Your pathologist should be able to demonstrate how they report a case to the assessor, and how they would recognise and report issues with digital slides, such as out of focus regions or digital artefact. Depending on your departmental SOPs, you may protocolise reflex rescanning of inadequate slides (digital slides on which the pathologist is not prepared to make a diagnosis for quality reasons), or deferral to glass slides in this situation. All quality issues should be reported and fed back to the laboratory, regardless of whether the pathologist can make a diagnosis or not on the suboptimal slide.

Pathologists that are reporting digitally should be familiar with, and able to access departmental SOPs for digital slide reporting, training and validation in digital reporting, and the relevant user guides for the software/slide viewer they use for primary diagnosis. They should be able to access their individual validation documentation, and talk through the implications of this validation, describing any situations in which they would defer to glass slide reporting.
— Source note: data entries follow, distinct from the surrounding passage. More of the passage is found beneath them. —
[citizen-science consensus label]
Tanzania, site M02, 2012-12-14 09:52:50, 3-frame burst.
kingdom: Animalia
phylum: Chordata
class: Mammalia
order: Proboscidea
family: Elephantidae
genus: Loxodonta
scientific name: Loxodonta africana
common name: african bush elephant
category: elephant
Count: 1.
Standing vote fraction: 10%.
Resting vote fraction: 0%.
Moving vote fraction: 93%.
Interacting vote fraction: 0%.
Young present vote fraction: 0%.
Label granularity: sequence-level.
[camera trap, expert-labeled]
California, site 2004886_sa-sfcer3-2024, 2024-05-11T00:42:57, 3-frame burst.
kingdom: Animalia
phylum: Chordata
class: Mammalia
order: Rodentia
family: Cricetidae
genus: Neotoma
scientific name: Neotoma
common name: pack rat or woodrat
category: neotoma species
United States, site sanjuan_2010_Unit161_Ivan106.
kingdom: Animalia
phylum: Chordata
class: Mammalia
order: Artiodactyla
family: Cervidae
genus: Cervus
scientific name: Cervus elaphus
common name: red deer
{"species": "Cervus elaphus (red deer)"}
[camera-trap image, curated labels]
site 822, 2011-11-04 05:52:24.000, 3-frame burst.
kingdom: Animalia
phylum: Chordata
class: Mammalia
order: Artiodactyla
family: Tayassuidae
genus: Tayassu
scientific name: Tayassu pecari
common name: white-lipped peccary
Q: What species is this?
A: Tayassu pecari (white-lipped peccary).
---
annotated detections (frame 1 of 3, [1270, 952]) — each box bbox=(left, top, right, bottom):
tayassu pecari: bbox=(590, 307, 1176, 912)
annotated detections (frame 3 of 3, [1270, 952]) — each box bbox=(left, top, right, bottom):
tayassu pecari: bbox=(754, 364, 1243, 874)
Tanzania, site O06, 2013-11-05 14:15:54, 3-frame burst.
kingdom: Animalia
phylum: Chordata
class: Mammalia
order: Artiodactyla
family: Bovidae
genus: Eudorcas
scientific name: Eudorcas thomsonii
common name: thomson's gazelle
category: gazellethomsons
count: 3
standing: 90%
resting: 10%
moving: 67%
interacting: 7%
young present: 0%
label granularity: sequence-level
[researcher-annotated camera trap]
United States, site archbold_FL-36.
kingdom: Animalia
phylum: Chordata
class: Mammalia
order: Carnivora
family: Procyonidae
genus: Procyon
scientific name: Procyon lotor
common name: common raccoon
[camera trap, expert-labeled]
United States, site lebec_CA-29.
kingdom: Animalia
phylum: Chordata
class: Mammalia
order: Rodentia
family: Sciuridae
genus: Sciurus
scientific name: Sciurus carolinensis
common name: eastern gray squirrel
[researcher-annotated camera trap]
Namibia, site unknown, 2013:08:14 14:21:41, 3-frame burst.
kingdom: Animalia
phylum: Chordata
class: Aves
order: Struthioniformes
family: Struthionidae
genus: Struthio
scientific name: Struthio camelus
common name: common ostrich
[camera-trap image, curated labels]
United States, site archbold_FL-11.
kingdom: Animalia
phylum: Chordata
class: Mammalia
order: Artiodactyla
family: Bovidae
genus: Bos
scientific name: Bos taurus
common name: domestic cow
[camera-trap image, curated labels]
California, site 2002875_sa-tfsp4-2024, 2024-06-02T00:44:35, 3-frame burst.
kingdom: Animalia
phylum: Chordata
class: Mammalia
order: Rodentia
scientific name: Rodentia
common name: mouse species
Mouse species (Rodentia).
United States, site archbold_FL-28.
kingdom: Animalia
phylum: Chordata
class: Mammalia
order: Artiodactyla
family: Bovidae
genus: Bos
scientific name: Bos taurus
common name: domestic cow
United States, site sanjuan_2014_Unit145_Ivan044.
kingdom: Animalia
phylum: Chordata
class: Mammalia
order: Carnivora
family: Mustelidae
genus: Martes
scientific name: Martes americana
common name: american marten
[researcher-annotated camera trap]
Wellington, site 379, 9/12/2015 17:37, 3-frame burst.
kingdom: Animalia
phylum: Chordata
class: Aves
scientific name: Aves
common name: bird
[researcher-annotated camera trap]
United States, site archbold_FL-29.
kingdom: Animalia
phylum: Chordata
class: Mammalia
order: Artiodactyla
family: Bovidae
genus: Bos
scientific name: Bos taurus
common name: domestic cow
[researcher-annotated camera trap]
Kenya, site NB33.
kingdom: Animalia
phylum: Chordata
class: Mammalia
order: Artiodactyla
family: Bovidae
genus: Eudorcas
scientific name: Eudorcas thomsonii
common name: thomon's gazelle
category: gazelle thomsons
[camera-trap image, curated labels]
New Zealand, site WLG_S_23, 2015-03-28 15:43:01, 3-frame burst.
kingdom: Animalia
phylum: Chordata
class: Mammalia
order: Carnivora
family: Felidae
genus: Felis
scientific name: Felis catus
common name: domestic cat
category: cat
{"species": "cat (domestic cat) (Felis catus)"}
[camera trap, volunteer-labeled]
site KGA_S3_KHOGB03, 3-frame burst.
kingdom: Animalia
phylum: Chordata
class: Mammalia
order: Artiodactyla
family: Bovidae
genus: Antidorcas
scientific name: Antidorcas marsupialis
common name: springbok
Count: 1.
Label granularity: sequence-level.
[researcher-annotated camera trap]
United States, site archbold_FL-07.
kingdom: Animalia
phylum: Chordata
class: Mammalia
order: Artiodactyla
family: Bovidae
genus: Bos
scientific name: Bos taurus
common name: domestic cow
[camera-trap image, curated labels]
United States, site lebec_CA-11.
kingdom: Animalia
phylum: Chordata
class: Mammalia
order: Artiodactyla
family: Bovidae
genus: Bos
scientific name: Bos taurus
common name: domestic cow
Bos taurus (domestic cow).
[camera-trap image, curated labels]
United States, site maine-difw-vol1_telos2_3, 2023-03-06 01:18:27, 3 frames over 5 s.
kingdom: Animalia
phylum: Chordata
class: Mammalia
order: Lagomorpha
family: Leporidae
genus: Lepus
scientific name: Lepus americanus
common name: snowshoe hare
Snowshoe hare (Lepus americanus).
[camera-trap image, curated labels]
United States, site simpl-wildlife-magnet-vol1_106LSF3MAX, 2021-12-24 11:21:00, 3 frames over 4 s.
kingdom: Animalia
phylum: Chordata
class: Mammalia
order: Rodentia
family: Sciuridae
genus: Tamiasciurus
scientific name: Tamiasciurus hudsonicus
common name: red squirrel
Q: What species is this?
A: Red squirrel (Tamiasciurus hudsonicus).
It can be helpful to circulate spreadsheets/templates for pathologist to record data on cases where they need to defer to glass, or where digital slides are suboptimal for assessment, which can be fed back to the laboratory on a regular basis.

Post-accreditation monitoring

Accreditation is an ongoing process, and departments must continuously monitor, and strive to improve the quality and safety of their digital pathology service. In light of this, it is important to continue to audit and evaluate digital diagnosis after successful ISO accreditation. This should include documentation and investigation of scanning issues (eg, out of focus slides/slide regions, incidence of digital artefact) and diagnostic issues (eg, frequency and reason for deferral to glass). Digital diagnosis can be audited on an annual or 6 monthly basis, by retrieving a random sample of archived cases, and reviewing the diagnosis. This could incorporate comparison with glass slides, providing the pathologist participating in the audit with an opportunity for continuing professional development.